A forlorn, circumspect amble through turmoil in advancing age is the motor behind Mia Hansen-Love’s downbeat Things To Come (L’avenir). A departure from her previous works focusing on youth, her contemplative fifth feature nestles in competition for the prestigious Golden Bear. It is easy to observe why.
Evoking the sort of naturalistic style associated with Hansen-Love’s late compatriot Eric Rohmer, this also plays like a French companion piece to Andrew Haigh’s rightly lauded Tom Courtney/Charlotte Rampling vehicle from last year, 45 Years.
Focusing on philosophy teacher Nathalie (Isabelle Huppert) and her day-to-day travails, we find her unspectacularly bound to her husband-of-25-years, Heinz (Andre Marcon) – a university lecturer – and cradling the demands of her psychologically unstable mother (played by Edith Scob). Juggling the requirements of being an engaged pedagogue, an author of study books, at the beck and call to her needy mother, she is also a mother to two children. She certainly has her hands full.

**STORED DATA**
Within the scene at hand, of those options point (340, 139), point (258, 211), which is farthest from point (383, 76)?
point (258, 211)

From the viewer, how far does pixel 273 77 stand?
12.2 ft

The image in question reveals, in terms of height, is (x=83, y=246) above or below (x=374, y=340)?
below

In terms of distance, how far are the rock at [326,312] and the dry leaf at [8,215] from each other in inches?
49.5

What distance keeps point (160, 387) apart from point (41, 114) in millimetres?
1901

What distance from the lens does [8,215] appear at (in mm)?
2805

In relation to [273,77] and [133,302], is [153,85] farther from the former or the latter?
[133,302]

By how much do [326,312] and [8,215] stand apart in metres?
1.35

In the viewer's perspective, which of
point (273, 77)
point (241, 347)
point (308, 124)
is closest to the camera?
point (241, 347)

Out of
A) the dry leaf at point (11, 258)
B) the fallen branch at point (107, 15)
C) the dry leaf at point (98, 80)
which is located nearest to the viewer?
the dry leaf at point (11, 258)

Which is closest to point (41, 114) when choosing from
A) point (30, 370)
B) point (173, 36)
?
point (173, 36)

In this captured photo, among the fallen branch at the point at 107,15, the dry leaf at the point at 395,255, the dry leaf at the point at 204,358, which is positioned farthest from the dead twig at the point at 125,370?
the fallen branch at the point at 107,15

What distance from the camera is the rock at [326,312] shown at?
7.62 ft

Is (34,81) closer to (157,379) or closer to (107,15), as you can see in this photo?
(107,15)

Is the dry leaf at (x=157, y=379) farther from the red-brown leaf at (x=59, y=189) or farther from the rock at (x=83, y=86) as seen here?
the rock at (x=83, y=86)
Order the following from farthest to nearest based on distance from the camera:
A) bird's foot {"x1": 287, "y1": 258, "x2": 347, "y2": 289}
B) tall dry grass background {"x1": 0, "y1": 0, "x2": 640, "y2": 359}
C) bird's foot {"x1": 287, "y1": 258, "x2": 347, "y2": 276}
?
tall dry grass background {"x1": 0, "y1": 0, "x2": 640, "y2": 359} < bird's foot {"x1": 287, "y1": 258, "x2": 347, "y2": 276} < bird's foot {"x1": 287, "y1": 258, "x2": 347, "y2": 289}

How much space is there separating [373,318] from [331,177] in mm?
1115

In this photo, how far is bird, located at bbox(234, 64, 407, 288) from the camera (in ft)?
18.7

* * *

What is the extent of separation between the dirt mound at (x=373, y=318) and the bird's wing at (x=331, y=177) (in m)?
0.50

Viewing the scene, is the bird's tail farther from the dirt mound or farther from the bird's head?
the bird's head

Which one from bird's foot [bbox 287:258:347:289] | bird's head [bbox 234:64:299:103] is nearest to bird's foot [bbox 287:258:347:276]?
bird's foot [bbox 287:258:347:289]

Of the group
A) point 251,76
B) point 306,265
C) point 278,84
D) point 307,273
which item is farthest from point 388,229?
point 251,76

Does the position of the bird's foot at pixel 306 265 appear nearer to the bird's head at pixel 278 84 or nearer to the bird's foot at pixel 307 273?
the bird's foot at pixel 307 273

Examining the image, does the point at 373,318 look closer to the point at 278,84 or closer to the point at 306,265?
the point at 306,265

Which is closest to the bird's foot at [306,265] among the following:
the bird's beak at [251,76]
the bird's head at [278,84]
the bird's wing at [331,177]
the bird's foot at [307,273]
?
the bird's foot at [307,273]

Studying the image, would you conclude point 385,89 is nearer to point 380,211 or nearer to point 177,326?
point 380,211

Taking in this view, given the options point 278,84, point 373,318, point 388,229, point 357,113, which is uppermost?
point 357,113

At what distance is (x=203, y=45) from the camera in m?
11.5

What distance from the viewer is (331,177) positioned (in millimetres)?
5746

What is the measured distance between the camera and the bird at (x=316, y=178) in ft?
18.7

---

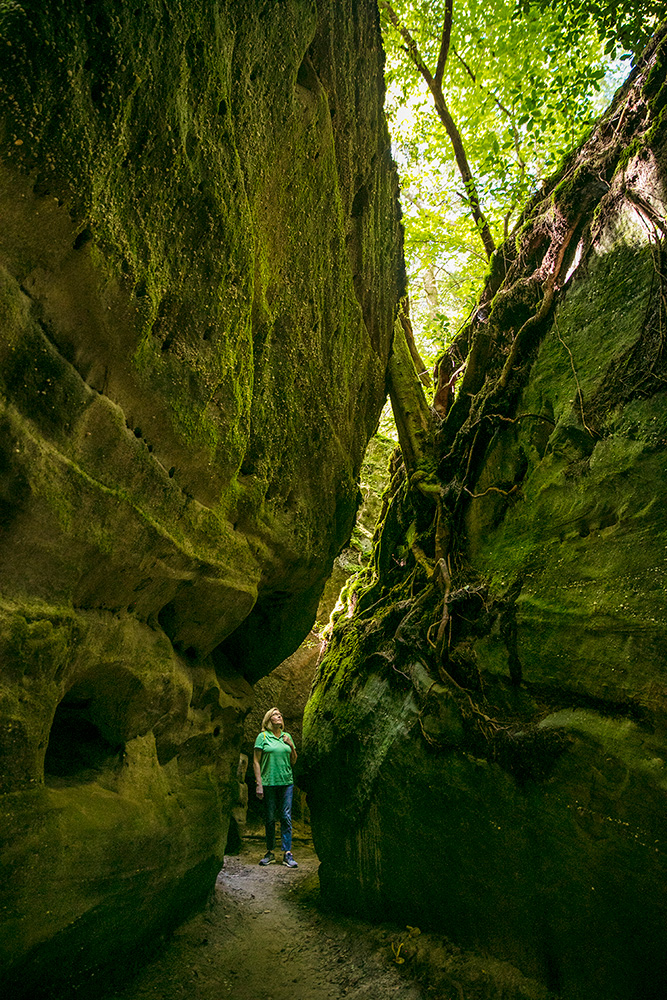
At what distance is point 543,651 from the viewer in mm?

**EXERCISE INSTRUCTIONS**
Condense the film review's paragraph beginning "Focusing on philosophy teacher Nathalie" into a short bulleted list that keeps its main facts. Work only from the film review; the rows play no part.

**CORRECT RESULT**
- Nathalie (Isabelle Huppert) is a philosophy teacher whose day-to-day travails are the focus.
- She has been married for 25 years to Heinz (Andre Marcon), a university lecturer.
- She tends to her psychologically unstable mother (Edith Scob).
- She is also an engaged teacher, an author of study books and a mother of two.
- She has her hands full.